→ **What is expected**:
Return all of the entries exactly, with nothing added or left out.

### Items

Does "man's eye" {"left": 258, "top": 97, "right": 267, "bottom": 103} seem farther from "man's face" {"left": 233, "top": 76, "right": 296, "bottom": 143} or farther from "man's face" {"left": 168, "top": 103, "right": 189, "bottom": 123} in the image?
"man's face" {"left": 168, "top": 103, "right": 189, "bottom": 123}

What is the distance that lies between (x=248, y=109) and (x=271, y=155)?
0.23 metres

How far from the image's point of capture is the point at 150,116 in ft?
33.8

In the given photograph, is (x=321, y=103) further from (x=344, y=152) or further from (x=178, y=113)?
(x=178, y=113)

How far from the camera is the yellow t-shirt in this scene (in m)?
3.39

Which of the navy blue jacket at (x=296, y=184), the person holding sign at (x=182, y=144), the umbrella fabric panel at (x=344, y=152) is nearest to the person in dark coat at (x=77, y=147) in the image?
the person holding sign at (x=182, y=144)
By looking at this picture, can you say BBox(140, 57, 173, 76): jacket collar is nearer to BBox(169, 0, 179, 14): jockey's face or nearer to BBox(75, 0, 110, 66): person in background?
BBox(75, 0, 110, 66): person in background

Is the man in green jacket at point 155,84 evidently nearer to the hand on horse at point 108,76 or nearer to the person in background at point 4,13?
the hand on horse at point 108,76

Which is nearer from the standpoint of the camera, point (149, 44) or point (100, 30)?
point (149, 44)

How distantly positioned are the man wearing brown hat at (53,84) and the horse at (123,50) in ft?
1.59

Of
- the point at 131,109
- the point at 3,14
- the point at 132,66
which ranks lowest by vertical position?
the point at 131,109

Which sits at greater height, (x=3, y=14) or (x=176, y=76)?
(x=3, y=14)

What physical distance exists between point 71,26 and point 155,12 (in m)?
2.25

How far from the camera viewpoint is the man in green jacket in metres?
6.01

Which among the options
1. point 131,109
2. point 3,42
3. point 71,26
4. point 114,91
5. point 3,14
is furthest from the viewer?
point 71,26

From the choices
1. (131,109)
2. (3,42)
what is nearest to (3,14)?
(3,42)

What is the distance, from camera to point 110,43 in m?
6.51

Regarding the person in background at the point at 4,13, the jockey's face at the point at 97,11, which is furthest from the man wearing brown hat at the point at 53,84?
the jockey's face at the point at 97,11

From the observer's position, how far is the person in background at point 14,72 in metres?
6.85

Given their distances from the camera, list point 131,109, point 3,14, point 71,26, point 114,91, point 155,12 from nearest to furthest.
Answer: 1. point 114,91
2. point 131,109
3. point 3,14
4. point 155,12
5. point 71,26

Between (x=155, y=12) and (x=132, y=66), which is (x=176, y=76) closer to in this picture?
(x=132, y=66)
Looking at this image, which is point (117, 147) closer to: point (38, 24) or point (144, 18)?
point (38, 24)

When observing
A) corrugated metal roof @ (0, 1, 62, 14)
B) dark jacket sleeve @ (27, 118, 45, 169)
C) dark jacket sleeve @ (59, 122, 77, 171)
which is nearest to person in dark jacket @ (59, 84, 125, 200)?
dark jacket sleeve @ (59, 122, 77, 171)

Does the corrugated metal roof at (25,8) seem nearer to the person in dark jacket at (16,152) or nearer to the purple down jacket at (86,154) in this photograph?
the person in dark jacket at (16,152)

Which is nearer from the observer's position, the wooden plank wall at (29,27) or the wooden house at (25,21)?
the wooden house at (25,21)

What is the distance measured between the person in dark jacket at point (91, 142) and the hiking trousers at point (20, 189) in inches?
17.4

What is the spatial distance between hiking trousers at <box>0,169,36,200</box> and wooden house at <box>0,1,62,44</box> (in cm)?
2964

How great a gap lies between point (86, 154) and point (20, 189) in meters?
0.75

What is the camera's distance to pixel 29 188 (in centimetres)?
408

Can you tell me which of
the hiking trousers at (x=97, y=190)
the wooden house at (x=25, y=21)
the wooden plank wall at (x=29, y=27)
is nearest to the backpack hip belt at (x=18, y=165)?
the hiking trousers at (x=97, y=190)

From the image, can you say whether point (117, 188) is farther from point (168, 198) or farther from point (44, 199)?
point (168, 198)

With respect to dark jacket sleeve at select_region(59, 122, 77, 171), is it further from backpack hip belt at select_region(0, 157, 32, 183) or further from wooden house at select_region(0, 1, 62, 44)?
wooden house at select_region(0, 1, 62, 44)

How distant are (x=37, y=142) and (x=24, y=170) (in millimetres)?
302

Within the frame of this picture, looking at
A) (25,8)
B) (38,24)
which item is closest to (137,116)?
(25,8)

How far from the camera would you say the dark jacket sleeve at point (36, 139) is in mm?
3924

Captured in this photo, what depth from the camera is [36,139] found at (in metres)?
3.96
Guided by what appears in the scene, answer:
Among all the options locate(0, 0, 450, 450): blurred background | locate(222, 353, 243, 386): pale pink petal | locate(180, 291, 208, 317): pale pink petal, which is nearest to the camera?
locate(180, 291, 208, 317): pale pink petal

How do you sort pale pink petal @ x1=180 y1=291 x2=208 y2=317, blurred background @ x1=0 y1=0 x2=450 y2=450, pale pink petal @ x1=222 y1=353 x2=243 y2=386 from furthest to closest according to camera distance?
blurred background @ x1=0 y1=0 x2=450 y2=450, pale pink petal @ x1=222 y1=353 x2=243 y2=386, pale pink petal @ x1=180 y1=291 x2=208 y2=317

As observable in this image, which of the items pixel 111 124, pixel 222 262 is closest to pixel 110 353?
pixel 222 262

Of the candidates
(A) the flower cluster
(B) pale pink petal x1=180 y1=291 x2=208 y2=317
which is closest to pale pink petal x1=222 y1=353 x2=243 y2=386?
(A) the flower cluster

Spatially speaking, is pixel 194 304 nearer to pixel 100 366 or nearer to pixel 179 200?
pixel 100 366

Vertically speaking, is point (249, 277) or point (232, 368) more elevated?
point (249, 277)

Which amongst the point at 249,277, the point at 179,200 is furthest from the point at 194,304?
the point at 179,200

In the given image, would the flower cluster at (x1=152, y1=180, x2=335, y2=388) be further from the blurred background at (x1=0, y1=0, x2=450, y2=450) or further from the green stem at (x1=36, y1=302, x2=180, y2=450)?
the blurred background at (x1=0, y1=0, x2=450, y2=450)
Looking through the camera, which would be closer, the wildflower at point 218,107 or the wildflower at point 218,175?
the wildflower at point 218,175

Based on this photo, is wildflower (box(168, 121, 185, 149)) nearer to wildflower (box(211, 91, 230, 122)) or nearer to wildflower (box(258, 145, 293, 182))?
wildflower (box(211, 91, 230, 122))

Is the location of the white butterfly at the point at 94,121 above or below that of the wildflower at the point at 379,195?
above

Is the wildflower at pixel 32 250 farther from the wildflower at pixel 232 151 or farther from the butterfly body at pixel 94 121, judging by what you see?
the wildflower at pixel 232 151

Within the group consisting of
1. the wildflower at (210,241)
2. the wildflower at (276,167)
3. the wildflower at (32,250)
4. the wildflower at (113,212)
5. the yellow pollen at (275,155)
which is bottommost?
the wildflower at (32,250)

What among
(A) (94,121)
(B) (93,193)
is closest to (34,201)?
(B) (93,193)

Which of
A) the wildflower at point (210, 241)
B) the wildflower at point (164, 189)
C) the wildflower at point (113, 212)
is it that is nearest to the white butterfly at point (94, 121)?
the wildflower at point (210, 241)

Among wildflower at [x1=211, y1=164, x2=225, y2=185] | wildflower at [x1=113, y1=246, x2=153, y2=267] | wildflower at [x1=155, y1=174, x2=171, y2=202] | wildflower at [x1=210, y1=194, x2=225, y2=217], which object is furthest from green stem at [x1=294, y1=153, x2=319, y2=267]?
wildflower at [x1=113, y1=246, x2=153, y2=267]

######

→ **Full solution**:
Does "man's eye" {"left": 258, "top": 97, "right": 267, "bottom": 103} seem farther from "man's face" {"left": 233, "top": 76, "right": 296, "bottom": 143} or farther from "man's face" {"left": 168, "top": 103, "right": 189, "bottom": 123} in the image?
"man's face" {"left": 168, "top": 103, "right": 189, "bottom": 123}

What is the distance that lies between (x=248, y=109) and (x=271, y=155)?
0.23 metres

How far from the image's point of capture is the point at 150,116 in ft?
33.8

In the given photograph, is (x=321, y=103) further from (x=344, y=152) or further from (x=178, y=113)?
(x=178, y=113)

How far from the camera is the yellow t-shirt in this scene (in m)?
3.39

Which of the navy blue jacket at (x=296, y=184), the person holding sign at (x=182, y=144), the umbrella fabric panel at (x=344, y=152) is nearest to the person in dark coat at (x=77, y=147) in the image?
the person holding sign at (x=182, y=144)
By looking at this picture, can you say BBox(140, 57, 173, 76): jacket collar is nearer to BBox(169, 0, 179, 14): jockey's face or nearer to BBox(75, 0, 110, 66): person in background?
BBox(75, 0, 110, 66): person in background

Is the man in green jacket at point 155,84 evidently nearer to the hand on horse at point 108,76 or nearer to the person in background at point 4,13?
the hand on horse at point 108,76

Which is nearer from the standpoint of the camera, point (149, 44) or point (100, 30)?
point (149, 44)

How distantly positioned are the man wearing brown hat at (53,84) and the horse at (123,50) in ft?
1.59

Of
- the point at 131,109
- the point at 3,14
- the point at 132,66
which ranks lowest by vertical position?
the point at 131,109

Which sits at greater height, (x=3, y=14) or (x=176, y=76)?
(x=3, y=14)

What physical distance exists between point 71,26 and point 155,12 (in m)?
2.25

How far from the camera viewpoint is the man in green jacket in metres?
6.01

Which among the options
1. point 131,109
2. point 3,42
3. point 71,26
4. point 114,91
5. point 3,14
is furthest from the viewer?
point 71,26

From the choices
1. (131,109)
2. (3,42)
what is nearest to (3,14)?
(3,42)

What is the distance, from camera to point 110,43 in m?
6.51

Regarding the person in background at the point at 4,13, the jockey's face at the point at 97,11, which is furthest from the man wearing brown hat at the point at 53,84?
the jockey's face at the point at 97,11

From the observer's position, how far is the person in background at point 14,72 in metres?
6.85

Given their distances from the camera, list point 131,109, point 3,14, point 71,26, point 114,91, point 155,12 from nearest to furthest.
Answer: 1. point 114,91
2. point 131,109
3. point 3,14
4. point 155,12
5. point 71,26

Between (x=155, y=12) and (x=132, y=66), which is (x=176, y=76) closer to in this picture?
(x=132, y=66)
Looking at this image, which is point (117, 147) closer to: point (38, 24) or point (144, 18)?
point (38, 24)

When observing
A) corrugated metal roof @ (0, 1, 62, 14)
B) dark jacket sleeve @ (27, 118, 45, 169)
C) dark jacket sleeve @ (59, 122, 77, 171)
which is nearest to person in dark jacket @ (59, 84, 125, 200)?
dark jacket sleeve @ (59, 122, 77, 171)

Does the corrugated metal roof at (25,8) seem nearer to the person in dark jacket at (16,152) or nearer to the purple down jacket at (86,154) in this photograph?
the person in dark jacket at (16,152)

Which is nearer from the observer's position, the wooden plank wall at (29,27) or the wooden house at (25,21)?
the wooden house at (25,21)

What is the distance measured between the person in dark jacket at point (91, 142) and the hiking trousers at point (20, 189) in inches?
17.4

What is the spatial distance between hiking trousers at <box>0,169,36,200</box> and wooden house at <box>0,1,62,44</box> (in cm)?
2964

How great a gap lies between point (86, 154) and point (20, 189) in meters?
0.75

What is the camera's distance to pixel 29 188 (in centimetres)?
408

Can you tell me which of
the hiking trousers at (x=97, y=190)
the wooden house at (x=25, y=21)
the wooden plank wall at (x=29, y=27)
is nearest to the backpack hip belt at (x=18, y=165)?
the hiking trousers at (x=97, y=190)

From the image, can you say whether point (117, 188) is farther from point (168, 198) or farther from point (44, 199)?
point (168, 198)

With respect to dark jacket sleeve at select_region(59, 122, 77, 171), is it further from backpack hip belt at select_region(0, 157, 32, 183) or further from wooden house at select_region(0, 1, 62, 44)?
wooden house at select_region(0, 1, 62, 44)

How distant are (x=37, y=142) and (x=24, y=170) (in millimetres)?
302

Within the frame of this picture, looking at
A) (25,8)
B) (38,24)
which item is closest to (137,116)?
(25,8)

How far from the camera would you say the dark jacket sleeve at point (36, 139) is in mm?
3924

Captured in this photo, what depth from the camera is [36,139] found at (in metres)?
3.96
Guided by what appears in the scene, answer:
Among all the options locate(0, 0, 450, 450): blurred background | locate(222, 353, 243, 386): pale pink petal | locate(180, 291, 208, 317): pale pink petal, which is nearest to the camera?
locate(180, 291, 208, 317): pale pink petal

How do you sort pale pink petal @ x1=180 y1=291 x2=208 y2=317, blurred background @ x1=0 y1=0 x2=450 y2=450, pale pink petal @ x1=222 y1=353 x2=243 y2=386 from furthest to closest according to camera distance?
blurred background @ x1=0 y1=0 x2=450 y2=450, pale pink petal @ x1=222 y1=353 x2=243 y2=386, pale pink petal @ x1=180 y1=291 x2=208 y2=317

As observable in this image, which of the items pixel 111 124, pixel 222 262 is closest to pixel 110 353?
pixel 222 262

Of the candidates
(A) the flower cluster
(B) pale pink petal x1=180 y1=291 x2=208 y2=317
which is closest to pale pink petal x1=222 y1=353 x2=243 y2=386?
(A) the flower cluster

Spatially speaking, is pixel 194 304 nearer to pixel 100 366 or nearer to pixel 179 200?
pixel 100 366

Vertically speaking, is point (249, 277) or point (232, 368) more elevated?
point (249, 277)

Which amongst the point at 249,277, the point at 179,200 is furthest from the point at 194,304?
the point at 179,200

In the given image, would the flower cluster at (x1=152, y1=180, x2=335, y2=388) be further from the blurred background at (x1=0, y1=0, x2=450, y2=450) or further from the green stem at (x1=36, y1=302, x2=180, y2=450)?
the blurred background at (x1=0, y1=0, x2=450, y2=450)
Looking through the camera, which would be closer, the wildflower at point 218,107 or the wildflower at point 218,175?
the wildflower at point 218,175

Based on this photo, is wildflower (box(168, 121, 185, 149)) nearer to wildflower (box(211, 91, 230, 122)) or nearer to wildflower (box(258, 145, 293, 182))?
wildflower (box(211, 91, 230, 122))

Is the location of the white butterfly at the point at 94,121 above or below that of the wildflower at the point at 379,195?
above

Is the wildflower at pixel 32 250 farther from the wildflower at pixel 232 151 or farther from the butterfly body at pixel 94 121, judging by what you see?
the wildflower at pixel 232 151

Within the group consisting of
1. the wildflower at (210,241)
2. the wildflower at (276,167)
3. the wildflower at (32,250)
4. the wildflower at (113,212)
5. the yellow pollen at (275,155)
which is bottommost?
the wildflower at (32,250)

What among
(A) (94,121)
(B) (93,193)
is closest to (34,201)?
(B) (93,193)

Which of
A) the wildflower at point (210, 241)
B) the wildflower at point (164, 189)
C) the wildflower at point (113, 212)
is it that is nearest to the white butterfly at point (94, 121)?
the wildflower at point (210, 241)

Among wildflower at [x1=211, y1=164, x2=225, y2=185] | wildflower at [x1=113, y1=246, x2=153, y2=267] | wildflower at [x1=155, y1=174, x2=171, y2=202] | wildflower at [x1=210, y1=194, x2=225, y2=217], which object is furthest from green stem at [x1=294, y1=153, x2=319, y2=267]?
wildflower at [x1=113, y1=246, x2=153, y2=267]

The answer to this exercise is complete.